Kennedy was a distinctly average student, restless in class, jiggling his leg nervously, rarely speaking. His mother told him not to worry about his poor spelling; his father's had been atrocious as well. As he grew up, however, the Kennedy wit began to assert itself. In seventh grade his class was assigned to write a short play, classmate Peter Blauner remembers, and Kennedy wrote a play about being unable to write a play. "He was riffing about the various characters he'd tried to create," says Blauner, "from a ballet dancer to a deranged pretzel vendor in Central Park. It was really funny."

As he got older, Kennedy began taking the 79th Street crosstown bus to school, just like any kid might; he made sure to exit through the bus's front door, while the Secret Service agents who followed him everywhere used the rear one. And the agents were there when Kennedy, Straus and another friend went to their very first rock concert, Bob Dylan and the Band at Madison Square Garden.
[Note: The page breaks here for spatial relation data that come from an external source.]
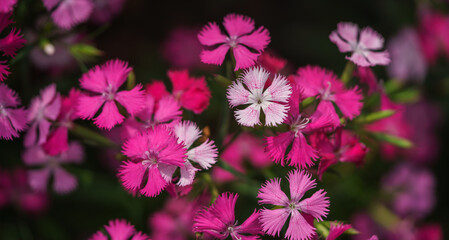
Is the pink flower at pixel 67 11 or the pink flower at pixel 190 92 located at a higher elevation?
the pink flower at pixel 67 11

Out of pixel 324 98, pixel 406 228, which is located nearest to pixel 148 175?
pixel 324 98

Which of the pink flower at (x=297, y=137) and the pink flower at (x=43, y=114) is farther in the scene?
the pink flower at (x=43, y=114)

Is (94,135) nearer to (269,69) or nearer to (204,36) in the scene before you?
(204,36)

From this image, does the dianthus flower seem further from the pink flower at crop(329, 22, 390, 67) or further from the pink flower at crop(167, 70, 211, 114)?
the pink flower at crop(329, 22, 390, 67)

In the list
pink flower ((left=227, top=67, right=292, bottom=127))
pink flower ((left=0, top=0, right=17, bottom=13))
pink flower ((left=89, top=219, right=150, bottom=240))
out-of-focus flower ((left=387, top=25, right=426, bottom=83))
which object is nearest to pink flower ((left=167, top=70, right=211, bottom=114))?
pink flower ((left=227, top=67, right=292, bottom=127))

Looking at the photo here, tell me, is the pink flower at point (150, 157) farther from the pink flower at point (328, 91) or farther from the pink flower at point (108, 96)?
the pink flower at point (328, 91)

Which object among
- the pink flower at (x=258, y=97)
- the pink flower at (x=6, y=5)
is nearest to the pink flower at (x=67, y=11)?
the pink flower at (x=6, y=5)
In eighth grade, when the school held a father-son night, John's companion was Roosevelt Grier, the former football star who in 1968 had tackled Robert F. Kennedy's assassin, Sirhan Sirhan. But John would not talk about his dead father and uncle; classmates recall only one history class in his Collegiate career when John mentioned the President. If you didn't know who he was, you'd take him for a typical '70s teenager, face obscured by a helmet of longish brown hair, heading to Central Park with his friends to throw a Frisbee or play with a pack of bandanna-wearing dogs. Sometimes he would lose his Secret Service detail, so he could head for the park and hang out freely with his friends; once after doing so, he was mugged. Eventually, his mother decided to send him to boarding school at Phillips Academy in Andover, Mass.

By then, he was already learning valuable lessons from his mother. By example, she taught him how to find and exploit zones of privacy, how to build an invisible barrier around himself when in public. It was a technique he might apply at the Xenon disco, where he hung out in the late '70s: first, use personal radar to sense the approach of a stranger, then move subtly until your back is turned to the person--a way of saying "Please, leave me alone, please." But if someone breached the barrier anyway, John would then be unfailingly polite, using the Kennedy charm until he could break free. Just like Jackie.